In the first part of this talk, we discuss the use of industrial big data for large-scale system monitoring and control. The target is to deal with industrial plants whose mechanism models are extremely hard to build and with little known expert knowledge. Since factories can provide huge amounts of historical data generated during operation processes, we will make use of the information therein and propose machine learning approaches to capture the characteristic dynamics of the systems and develop data-driven monitoring and control strategies.

In the next part, we present proposals for industrial cyber-physical systems (ICPS). ICPS is the central research subject and backbone of Industry 4.0, and this talk will discuss the key elements of ICPS and the application to vehicular CPS. It will show how interdisciplinary cooperation benefits design, and discuss the trend of in-depth cooperation among leading international research teams.

The third part of this talk will introduce our efforts towards applying intelligent learning approaches to human health diagnosis.
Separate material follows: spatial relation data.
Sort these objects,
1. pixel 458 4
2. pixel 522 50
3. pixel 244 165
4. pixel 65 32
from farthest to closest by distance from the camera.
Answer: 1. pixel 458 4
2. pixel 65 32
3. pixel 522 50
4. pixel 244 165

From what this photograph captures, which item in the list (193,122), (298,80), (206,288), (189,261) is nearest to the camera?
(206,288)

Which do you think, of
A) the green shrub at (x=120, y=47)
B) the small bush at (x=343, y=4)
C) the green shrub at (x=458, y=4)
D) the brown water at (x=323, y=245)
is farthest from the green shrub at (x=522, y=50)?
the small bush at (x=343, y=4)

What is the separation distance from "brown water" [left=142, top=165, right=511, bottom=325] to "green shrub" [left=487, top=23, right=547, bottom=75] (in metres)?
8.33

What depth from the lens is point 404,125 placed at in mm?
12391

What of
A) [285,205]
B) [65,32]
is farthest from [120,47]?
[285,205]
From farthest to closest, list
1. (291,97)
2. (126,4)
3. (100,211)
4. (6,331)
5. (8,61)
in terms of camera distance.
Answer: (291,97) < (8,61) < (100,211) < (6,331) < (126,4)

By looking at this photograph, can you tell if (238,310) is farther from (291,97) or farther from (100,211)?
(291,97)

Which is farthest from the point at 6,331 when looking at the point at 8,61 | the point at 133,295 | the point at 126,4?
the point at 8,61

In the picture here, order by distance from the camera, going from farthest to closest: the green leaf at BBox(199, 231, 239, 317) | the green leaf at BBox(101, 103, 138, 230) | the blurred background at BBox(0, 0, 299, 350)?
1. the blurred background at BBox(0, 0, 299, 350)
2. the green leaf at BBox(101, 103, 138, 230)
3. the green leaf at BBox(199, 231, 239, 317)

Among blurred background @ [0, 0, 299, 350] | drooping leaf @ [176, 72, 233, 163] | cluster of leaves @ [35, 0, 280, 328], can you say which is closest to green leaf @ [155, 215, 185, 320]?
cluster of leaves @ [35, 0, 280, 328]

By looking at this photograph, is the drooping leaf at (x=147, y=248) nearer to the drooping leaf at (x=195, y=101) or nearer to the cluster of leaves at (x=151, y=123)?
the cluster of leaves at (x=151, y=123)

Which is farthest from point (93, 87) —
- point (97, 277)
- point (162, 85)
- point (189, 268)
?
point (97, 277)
Medical images, audio, video, etc. are analysed by intelligent learning approaches. The effectiveness of the proposed approaches gives us confidence in opening new possibilities for developing machine learning aided diagnosis schemes.

Shen Yin is a professor in the Department of Control Science and Engineering at the Harbin Institute of Technology. His research interests include Data driven control and monitoring, system identification, Fault diagnosis and fault tolerant control, artificial intelligence and machine learning, Big data and image processing for medical applications, and industrial applications on cyber-physical systems and industrial processes.